We all need a crutch to get through life. Some of us develop defense mechanisms like sarcasm or seek insight through therapy. Some of us turn to hobbies, addictions, or habits—anything that keeps us in the shallows of our minds—distracted. Some strive after wealth, health, popularity, perfection, or knowledge. Others try to feel better by making others feel worse. There are a lot of things out there that people can cling to in an attempt to prop themselves up. We’re all self-medicating something. I choose God. I am broken, and He is my benevolent crutch.
Like a crutch, God is not necessarily an instantaneous fix for what ails us (although that too is possible). The crutch is not the cure; it is a complement to the healing. The crutch is there so that as our body mends, we’re still able to make progress—to proceed despite our pain and injury. Similarly, God comes to support us, to bear us up so that—despite our brokenness—we can move through life. And as we lean on Him, we find that the healing is able to begin because we’re not putting all our weight on whatever part of us isn’t able to bear all that pressure—the burden.
Now most people need a crutch for a discrete amount of time. Unfortunately, what’s wrong with us (humanity) isn’t temporary. We’re maimed for life. So we’re not like the woman who has broken her leg and only needs crutches for a finite length of time. We’re more akin to the man with cerebral palsy or someone who’s had an amputation. We need God for life.
And here’s the brilliant thing about God—the thing that makes Him infinitely better than a crutch—He uses us just as we are. We’re not sidelined by our flaws or benched because we’re not good enough. He sees us limping along, trying to depend on Him, but not quite comfortable in that position—still wanting to assert our independence—perhaps even resisting Him, and He uses it all.
Consider how much we’d praise a physician who could not just heal patients, but use their maladies to improve the prognosis for others who are ailing. That’s what God does. He uses hurting and broken people to help heal the hurting and broken.
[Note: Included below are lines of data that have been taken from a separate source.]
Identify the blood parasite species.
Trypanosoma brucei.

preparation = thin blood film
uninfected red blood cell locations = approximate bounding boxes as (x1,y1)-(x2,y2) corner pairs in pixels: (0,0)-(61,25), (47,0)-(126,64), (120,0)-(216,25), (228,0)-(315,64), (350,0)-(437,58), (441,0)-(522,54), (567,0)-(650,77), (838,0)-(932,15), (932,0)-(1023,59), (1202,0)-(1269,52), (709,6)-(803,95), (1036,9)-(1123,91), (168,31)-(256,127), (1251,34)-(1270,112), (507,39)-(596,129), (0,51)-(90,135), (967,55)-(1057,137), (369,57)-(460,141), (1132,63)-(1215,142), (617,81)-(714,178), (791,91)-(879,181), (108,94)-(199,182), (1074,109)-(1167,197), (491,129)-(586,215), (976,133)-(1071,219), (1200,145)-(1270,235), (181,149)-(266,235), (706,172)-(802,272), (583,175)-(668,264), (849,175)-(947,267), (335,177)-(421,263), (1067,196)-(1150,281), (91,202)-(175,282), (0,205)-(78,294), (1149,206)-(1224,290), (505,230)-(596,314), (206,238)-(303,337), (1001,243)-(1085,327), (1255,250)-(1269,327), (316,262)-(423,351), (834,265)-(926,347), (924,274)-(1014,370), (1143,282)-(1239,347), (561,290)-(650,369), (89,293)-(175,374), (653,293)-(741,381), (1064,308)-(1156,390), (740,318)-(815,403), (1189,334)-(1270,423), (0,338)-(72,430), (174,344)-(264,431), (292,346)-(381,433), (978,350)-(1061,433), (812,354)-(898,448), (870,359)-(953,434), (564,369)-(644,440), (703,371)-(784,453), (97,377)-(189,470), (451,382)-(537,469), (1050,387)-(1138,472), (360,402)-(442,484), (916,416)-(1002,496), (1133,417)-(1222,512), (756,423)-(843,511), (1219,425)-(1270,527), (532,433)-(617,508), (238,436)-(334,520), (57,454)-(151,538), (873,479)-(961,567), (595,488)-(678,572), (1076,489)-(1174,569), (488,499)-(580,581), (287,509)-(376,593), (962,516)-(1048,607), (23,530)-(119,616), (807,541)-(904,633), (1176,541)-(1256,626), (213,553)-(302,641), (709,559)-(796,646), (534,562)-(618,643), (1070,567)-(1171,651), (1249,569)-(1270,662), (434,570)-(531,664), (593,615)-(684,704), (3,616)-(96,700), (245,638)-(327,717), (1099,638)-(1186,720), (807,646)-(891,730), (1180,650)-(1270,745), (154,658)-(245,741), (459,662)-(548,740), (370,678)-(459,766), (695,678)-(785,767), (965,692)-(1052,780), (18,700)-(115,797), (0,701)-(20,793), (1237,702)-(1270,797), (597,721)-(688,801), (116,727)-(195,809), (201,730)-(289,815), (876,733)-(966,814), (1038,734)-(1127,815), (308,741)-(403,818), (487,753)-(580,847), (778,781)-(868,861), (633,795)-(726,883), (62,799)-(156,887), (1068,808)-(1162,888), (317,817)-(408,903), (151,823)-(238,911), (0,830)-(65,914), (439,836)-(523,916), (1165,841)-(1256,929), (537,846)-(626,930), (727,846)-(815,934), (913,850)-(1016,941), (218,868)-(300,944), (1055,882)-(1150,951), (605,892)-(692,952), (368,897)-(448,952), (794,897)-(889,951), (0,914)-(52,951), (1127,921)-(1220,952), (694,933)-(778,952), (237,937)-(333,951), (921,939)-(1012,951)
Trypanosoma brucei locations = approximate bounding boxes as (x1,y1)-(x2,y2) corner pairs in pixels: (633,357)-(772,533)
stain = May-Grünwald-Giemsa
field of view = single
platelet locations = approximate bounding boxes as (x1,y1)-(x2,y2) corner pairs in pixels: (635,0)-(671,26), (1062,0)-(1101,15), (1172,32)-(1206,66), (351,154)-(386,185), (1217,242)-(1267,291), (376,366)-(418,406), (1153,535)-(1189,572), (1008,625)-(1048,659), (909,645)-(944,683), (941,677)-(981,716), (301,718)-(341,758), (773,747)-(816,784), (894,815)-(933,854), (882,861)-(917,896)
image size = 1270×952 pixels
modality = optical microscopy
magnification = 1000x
He empowers the damaged to repair the damage that has been done to, by, and for others. Ignorance, intolerance, inequality, violence, exploitation, addiction, abuse, and more—all the things that have broken our world, the broken are trying to fix them.
Don’t worry that you’re inadequate or flawed. Learn from, but don’t dwell on, your past—what you have or haven’t done. Just as you are, you can help. All of who you are—the good, the bad, and the broken—is relevant. We’re all rotten bananas—soft, bruised, and blemished. But if we’re honest and loving, we “bad bananas” will make good banana bread.